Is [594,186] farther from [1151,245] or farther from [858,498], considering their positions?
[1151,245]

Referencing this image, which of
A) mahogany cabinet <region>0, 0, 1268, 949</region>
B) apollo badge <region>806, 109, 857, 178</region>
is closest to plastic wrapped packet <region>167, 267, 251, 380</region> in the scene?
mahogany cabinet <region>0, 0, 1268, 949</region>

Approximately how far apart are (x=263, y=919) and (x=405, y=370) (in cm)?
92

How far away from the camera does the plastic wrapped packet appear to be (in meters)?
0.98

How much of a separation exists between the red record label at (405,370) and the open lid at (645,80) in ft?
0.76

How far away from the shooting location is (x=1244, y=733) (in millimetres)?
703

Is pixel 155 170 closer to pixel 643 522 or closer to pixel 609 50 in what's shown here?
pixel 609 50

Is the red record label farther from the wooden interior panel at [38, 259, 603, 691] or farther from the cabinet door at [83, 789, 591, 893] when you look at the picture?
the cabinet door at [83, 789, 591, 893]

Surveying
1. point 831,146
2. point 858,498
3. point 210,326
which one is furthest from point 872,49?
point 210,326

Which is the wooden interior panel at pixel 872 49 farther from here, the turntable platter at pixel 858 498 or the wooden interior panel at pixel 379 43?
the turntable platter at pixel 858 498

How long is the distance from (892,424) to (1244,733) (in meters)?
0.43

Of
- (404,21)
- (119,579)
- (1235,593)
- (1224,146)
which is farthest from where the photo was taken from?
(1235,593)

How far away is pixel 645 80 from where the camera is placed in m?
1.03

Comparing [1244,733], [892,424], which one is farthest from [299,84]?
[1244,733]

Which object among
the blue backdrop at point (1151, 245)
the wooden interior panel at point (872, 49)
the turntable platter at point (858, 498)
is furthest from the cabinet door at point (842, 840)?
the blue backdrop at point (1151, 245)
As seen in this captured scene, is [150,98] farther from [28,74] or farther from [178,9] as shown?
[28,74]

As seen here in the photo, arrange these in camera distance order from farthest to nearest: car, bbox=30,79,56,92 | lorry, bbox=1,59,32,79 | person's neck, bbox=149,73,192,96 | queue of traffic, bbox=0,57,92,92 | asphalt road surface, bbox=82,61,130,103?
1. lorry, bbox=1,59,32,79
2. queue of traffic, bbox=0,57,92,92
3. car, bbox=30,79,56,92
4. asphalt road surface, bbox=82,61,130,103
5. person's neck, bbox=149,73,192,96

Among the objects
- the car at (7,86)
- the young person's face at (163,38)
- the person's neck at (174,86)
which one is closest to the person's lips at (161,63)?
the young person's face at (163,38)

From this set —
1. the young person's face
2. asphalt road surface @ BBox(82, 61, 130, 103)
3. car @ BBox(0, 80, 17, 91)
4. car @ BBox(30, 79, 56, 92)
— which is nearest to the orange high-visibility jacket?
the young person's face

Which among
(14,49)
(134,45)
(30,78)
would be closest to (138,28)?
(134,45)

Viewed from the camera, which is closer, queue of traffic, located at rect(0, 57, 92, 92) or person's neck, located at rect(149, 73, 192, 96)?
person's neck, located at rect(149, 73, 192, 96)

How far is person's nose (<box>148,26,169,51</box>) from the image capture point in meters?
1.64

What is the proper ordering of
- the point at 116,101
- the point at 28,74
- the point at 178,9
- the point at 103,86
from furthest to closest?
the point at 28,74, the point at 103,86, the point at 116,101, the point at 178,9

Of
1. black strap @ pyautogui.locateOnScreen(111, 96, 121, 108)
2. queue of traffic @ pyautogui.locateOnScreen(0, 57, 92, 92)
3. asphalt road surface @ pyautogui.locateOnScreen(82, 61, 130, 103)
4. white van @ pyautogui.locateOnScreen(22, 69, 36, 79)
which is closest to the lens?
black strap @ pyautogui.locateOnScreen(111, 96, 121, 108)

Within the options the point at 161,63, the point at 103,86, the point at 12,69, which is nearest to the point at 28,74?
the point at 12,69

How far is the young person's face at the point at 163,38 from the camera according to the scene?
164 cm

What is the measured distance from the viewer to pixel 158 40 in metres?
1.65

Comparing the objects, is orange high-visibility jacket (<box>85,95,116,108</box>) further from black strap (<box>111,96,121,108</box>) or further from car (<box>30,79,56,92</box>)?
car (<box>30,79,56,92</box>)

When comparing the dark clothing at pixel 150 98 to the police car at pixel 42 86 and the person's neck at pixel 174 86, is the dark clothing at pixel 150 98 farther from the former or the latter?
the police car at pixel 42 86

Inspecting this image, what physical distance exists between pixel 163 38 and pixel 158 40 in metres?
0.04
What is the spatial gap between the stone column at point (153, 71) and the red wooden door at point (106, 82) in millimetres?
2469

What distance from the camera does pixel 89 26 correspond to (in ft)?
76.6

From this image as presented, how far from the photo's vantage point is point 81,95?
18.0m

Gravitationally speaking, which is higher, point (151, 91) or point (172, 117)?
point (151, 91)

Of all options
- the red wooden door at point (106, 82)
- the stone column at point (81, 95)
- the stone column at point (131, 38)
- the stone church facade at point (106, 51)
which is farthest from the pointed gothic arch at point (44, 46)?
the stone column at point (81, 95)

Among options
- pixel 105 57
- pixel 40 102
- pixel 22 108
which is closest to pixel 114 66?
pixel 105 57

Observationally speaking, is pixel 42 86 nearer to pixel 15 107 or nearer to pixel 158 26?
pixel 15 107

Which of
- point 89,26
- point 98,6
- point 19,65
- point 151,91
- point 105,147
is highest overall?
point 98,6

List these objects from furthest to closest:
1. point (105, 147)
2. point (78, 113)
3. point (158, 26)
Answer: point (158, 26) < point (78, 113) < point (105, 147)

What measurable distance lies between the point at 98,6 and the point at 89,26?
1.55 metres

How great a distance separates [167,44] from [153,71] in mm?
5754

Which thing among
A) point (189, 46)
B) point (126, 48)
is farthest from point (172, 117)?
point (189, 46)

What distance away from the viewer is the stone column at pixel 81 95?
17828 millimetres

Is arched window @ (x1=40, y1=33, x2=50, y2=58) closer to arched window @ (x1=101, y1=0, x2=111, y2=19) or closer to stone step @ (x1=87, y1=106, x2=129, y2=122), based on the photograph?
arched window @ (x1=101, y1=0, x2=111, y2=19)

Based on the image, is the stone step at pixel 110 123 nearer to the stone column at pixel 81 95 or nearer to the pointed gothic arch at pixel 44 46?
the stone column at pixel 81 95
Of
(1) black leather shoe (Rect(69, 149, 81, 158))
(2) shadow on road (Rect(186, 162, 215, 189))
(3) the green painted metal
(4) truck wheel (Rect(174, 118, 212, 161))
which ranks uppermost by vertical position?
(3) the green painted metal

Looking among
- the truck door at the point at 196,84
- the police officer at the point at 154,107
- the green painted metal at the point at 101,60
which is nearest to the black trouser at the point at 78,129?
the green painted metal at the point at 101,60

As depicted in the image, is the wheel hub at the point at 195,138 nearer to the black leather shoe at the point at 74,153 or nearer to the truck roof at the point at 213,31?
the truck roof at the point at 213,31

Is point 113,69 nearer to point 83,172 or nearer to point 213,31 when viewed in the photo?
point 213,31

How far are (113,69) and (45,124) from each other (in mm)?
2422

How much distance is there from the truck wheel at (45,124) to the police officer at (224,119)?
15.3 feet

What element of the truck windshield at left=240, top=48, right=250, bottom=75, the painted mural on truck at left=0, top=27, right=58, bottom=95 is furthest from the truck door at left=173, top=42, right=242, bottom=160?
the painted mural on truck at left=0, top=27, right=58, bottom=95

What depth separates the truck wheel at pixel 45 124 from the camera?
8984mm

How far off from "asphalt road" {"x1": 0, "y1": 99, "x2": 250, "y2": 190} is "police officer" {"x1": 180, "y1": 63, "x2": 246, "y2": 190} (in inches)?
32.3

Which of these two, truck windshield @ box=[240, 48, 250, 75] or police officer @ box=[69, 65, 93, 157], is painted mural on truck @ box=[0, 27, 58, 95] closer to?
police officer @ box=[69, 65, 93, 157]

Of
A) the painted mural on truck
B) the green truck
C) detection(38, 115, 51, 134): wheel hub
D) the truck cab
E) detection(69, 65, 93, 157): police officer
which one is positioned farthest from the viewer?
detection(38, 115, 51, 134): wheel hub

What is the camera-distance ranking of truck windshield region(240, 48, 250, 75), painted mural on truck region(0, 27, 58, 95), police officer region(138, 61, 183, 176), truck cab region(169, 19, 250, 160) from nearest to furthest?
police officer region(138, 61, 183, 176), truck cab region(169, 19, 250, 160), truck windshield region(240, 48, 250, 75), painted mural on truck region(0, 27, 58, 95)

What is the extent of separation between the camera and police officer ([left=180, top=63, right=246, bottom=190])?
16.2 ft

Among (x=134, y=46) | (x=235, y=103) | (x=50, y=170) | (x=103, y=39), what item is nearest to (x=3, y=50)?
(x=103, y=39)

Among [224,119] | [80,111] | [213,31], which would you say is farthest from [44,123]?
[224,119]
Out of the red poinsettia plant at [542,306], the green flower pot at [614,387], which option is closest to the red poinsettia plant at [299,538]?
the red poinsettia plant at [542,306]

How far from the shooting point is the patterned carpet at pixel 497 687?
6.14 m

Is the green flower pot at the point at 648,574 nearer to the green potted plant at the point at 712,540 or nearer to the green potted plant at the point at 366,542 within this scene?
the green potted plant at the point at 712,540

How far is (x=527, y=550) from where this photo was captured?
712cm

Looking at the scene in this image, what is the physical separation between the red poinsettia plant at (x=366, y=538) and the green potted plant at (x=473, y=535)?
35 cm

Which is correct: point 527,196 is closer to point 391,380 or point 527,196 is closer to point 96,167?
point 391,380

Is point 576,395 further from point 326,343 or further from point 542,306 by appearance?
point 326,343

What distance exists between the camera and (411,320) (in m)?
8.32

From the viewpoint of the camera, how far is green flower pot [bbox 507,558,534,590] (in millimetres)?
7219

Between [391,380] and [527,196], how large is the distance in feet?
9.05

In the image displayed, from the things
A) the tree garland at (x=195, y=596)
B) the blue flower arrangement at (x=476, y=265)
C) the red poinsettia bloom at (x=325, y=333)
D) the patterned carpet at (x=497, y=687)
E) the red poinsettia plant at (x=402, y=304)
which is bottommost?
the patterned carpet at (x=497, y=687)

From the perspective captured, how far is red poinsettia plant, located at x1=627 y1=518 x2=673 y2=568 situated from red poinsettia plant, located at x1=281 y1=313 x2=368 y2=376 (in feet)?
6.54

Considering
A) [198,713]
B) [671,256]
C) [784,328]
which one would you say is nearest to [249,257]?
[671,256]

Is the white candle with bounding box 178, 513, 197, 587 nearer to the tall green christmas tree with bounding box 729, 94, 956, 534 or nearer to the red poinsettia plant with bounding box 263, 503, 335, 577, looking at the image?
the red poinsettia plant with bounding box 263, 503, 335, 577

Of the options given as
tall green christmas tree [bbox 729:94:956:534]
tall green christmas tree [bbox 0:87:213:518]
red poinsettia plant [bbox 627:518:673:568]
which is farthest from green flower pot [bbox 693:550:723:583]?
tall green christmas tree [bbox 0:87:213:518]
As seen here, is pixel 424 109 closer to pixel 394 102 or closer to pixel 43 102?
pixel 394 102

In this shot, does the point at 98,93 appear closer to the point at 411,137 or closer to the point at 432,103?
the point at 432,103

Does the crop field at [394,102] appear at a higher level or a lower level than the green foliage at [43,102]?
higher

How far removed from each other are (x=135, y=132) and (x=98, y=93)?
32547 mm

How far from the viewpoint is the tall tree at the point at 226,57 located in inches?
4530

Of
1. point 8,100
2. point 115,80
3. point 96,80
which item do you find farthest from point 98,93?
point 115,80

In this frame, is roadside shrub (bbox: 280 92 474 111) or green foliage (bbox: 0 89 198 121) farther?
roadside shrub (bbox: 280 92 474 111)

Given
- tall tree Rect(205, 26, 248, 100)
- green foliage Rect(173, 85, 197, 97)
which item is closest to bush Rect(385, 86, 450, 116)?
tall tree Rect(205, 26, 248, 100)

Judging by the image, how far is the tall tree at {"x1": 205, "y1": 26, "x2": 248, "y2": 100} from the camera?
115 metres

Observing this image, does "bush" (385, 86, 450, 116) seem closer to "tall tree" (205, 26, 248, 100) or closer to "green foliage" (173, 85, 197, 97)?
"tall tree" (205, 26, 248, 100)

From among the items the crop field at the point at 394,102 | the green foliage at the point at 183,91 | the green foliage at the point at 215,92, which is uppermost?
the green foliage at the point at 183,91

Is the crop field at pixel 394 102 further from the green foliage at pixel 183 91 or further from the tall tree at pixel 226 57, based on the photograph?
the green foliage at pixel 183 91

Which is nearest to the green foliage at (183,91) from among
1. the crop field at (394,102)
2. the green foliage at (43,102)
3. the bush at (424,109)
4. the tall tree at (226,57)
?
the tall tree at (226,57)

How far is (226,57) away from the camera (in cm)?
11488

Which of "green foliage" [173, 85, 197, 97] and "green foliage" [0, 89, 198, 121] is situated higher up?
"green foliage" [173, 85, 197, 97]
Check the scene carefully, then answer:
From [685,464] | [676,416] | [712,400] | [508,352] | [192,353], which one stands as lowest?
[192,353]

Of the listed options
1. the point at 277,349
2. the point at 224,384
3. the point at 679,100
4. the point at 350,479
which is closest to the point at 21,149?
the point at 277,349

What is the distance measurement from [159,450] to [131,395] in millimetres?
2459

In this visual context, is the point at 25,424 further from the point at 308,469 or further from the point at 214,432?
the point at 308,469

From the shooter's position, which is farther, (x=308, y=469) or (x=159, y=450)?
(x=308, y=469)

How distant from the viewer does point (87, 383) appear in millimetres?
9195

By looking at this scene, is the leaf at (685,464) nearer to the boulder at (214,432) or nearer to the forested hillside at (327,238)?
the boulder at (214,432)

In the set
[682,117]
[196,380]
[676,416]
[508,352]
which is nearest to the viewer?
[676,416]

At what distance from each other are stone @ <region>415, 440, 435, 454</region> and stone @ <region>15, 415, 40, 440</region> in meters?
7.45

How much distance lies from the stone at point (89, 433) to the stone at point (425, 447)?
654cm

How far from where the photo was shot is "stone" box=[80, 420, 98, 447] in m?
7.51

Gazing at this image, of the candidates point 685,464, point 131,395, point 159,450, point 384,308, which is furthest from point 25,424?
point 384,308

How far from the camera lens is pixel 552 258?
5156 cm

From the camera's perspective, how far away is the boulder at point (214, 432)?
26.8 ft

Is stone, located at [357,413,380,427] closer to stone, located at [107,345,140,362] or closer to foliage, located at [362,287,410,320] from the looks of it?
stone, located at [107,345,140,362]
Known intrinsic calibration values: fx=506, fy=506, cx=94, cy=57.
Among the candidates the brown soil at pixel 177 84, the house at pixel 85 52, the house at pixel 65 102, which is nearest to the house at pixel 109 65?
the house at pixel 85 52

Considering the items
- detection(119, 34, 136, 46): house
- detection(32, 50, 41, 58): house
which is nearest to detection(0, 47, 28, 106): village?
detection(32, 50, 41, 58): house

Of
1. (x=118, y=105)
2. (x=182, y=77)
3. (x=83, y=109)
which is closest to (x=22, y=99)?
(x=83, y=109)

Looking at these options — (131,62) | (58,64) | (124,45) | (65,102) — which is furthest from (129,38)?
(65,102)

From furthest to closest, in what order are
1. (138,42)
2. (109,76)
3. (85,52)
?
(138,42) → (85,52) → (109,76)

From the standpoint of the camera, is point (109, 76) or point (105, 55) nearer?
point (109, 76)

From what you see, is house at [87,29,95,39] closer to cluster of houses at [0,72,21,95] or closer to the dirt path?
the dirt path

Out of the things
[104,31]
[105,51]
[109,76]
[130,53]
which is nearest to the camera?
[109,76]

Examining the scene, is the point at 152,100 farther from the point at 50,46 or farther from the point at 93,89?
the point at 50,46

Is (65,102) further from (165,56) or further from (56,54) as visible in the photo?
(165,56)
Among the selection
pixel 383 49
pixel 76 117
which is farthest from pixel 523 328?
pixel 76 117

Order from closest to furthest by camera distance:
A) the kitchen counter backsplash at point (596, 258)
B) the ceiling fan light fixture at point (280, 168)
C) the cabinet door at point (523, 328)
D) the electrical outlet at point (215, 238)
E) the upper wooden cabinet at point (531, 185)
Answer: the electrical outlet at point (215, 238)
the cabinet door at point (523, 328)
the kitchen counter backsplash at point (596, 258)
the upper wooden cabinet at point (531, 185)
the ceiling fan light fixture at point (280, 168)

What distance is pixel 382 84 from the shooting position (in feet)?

Instruction -> Return, word for word, every line from the line with "From what you" to the final line of the data.

Answer for this exercise ->
From what you see, is house at [87,29,95,39] closer to cluster of houses at [0,72,21,95] or closer to the dirt path?
the dirt path

Out of the things
[104,31]
[105,51]
[109,76]
[130,53]
which is nearest to the camera?
[109,76]

Examining the scene, is the point at 152,100 farther from the point at 50,46 or farther from the point at 93,89?
the point at 50,46

Is (65,102) further from (165,56) or further from (56,54) as visible in the photo?
(165,56)
Among the selection
pixel 383 49
pixel 76 117
which is farthest from pixel 523 328?
pixel 76 117

Order from closest to furthest by camera distance:
A) the kitchen counter backsplash at point (596, 258)
B) the ceiling fan light fixture at point (280, 168)
C) the cabinet door at point (523, 328)
D) the electrical outlet at point (215, 238)
E) the upper wooden cabinet at point (531, 185)
Answer: the electrical outlet at point (215, 238)
the cabinet door at point (523, 328)
the kitchen counter backsplash at point (596, 258)
the upper wooden cabinet at point (531, 185)
the ceiling fan light fixture at point (280, 168)

What distance is pixel 382 84 from the shooting position (in feet)?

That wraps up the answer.